My first question is whether I got all raw items. From the enumeration of the variables I assume it should work but some names are rather confusing like mag9q181_sc3g7_c. What I took from the documentation file is that this var is still given to pupils in grade 7 and thus contributes to the Math7 construct.

My next question regards the missing values. When we look at the output of nmissmath9, we see every pupil has at least 11 missing values, so no pupil worked on all 34 items. How does this affect my estimation and how should I handle this? My hunch is that I could draw a limit and restrict the sample to all pupils who at least answered 20 out of the 34 items. Is there any guidline for doing so?

Dear Felix Bittmann,

the psychometric properties of the mathematical tests administered in Starting Cohort 3 are summarized in several technical reports:

These documents also describe the measurement models that guided the test development. Simple raw scores (i.e., the sum of correctly solved items) cannot be used to compare mathematical competencies across grades because they do not acknowledge missing values and, more importantly, are not linked (i.e., they are not on the same scale because different items were administered in each grade). Therefore, the NEPS provides properly scaled and linked proficiency scores (i.e., weighted likelihood estimates) in the scientific use files that can be used for longitudinal comparisons (e.g., variables mag5_sc1u, mag7_sc1u, and mag9_sc1u). You do not have to calculate scores for yourself.

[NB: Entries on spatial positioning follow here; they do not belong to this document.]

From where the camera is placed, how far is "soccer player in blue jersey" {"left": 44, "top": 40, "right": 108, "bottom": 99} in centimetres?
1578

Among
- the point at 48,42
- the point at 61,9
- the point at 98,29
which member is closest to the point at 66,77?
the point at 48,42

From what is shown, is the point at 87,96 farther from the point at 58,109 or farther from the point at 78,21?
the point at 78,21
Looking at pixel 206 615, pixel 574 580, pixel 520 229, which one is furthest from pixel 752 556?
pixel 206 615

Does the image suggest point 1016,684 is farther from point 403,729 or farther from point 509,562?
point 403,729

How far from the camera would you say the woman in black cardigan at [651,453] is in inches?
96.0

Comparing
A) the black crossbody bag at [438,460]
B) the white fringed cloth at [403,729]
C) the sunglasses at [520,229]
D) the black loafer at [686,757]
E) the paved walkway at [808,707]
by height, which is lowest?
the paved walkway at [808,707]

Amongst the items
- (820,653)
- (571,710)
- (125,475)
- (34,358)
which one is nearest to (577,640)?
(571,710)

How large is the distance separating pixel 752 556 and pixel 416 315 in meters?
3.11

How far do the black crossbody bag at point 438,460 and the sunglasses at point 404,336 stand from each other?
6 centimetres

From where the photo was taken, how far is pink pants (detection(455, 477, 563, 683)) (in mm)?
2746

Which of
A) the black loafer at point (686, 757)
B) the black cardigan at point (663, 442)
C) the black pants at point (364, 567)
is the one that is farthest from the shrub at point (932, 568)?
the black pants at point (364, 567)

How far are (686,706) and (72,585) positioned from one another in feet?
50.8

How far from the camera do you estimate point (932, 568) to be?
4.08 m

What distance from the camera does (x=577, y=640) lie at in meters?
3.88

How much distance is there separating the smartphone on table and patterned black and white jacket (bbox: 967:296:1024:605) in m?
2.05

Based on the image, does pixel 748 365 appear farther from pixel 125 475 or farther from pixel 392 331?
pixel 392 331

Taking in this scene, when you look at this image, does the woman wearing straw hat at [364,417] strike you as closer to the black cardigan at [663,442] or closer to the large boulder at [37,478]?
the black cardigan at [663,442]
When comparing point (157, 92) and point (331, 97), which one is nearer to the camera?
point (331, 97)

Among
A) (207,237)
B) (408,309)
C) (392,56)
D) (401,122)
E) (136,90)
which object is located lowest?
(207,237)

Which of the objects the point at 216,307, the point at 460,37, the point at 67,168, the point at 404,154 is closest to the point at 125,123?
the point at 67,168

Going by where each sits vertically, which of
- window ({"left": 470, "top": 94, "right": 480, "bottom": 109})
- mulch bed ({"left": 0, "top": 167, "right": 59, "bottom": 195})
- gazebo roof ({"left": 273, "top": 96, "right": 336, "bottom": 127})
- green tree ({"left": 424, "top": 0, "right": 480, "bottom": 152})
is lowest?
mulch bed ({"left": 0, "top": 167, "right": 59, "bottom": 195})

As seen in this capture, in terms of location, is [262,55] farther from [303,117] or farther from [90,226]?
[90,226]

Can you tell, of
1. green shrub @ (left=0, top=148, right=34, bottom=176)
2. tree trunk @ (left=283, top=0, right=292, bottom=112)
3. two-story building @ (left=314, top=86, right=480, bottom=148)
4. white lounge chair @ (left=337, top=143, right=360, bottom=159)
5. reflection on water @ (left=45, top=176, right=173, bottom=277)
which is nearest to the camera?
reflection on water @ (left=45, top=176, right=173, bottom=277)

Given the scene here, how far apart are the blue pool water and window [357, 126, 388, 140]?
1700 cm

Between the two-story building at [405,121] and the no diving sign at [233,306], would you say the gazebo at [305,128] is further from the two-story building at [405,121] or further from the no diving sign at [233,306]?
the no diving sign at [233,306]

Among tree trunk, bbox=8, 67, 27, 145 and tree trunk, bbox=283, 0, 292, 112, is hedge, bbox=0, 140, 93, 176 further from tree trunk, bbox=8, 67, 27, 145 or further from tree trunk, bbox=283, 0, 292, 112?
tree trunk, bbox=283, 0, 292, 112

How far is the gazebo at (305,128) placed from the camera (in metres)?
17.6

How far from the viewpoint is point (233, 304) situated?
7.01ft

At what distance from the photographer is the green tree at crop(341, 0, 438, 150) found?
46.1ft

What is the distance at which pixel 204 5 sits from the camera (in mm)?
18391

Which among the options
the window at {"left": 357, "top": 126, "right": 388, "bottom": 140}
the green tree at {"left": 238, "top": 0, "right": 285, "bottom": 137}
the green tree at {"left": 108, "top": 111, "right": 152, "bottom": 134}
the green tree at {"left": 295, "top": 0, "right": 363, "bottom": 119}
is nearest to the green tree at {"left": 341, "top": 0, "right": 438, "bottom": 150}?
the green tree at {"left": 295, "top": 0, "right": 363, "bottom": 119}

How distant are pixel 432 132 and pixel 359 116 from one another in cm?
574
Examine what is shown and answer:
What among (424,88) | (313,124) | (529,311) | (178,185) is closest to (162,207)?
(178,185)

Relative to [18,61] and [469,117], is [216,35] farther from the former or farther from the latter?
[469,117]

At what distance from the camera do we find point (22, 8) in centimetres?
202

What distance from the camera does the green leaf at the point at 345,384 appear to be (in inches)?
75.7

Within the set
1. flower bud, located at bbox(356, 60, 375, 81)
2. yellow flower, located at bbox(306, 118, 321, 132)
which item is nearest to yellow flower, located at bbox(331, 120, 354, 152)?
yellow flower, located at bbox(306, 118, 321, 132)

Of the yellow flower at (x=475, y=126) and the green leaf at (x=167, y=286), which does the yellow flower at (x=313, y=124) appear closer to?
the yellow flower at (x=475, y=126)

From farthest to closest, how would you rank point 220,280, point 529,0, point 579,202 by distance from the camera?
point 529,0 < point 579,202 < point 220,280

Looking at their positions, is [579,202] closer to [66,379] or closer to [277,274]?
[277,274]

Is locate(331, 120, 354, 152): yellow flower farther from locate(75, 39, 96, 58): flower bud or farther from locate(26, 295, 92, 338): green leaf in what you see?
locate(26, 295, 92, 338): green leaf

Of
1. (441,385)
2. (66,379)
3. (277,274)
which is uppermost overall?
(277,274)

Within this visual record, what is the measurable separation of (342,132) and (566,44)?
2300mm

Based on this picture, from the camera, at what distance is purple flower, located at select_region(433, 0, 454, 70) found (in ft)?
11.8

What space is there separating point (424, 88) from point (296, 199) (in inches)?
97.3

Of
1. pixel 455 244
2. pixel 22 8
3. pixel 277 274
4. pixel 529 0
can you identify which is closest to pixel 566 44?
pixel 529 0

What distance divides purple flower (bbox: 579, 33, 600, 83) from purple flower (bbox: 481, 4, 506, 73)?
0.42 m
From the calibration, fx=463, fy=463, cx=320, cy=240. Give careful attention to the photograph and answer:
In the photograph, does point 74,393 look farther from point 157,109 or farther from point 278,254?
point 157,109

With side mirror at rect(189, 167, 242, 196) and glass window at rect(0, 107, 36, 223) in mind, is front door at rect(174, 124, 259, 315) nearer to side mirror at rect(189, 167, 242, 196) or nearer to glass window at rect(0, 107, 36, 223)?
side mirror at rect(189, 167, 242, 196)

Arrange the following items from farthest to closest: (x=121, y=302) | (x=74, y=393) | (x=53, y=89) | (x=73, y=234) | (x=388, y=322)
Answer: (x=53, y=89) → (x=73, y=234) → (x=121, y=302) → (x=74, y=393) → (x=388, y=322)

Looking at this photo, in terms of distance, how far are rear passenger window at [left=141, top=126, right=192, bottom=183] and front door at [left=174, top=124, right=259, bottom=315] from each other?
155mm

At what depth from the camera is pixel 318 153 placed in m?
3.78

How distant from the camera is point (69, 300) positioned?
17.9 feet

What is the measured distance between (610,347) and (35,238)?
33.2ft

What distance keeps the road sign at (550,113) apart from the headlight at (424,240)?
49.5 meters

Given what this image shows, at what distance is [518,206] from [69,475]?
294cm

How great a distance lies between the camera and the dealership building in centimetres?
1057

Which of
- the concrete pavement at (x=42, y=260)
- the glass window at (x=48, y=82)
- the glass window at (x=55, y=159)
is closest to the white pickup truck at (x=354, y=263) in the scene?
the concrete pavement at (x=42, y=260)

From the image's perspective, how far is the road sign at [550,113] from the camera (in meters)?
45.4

Details on how the competences are linked in the NEPS are given in the following survey paper:

If you want to acknowledge measurement error in the estimated competencies, we recommend estimating plausible values using our R package NEPSscaling:
More information on plausible values estimation is also given in the respective survey paper:

Best regards,
Timo Gnambs

Thank you Timo, that was very helpful! We will go with plausible values and use the R script to generate them.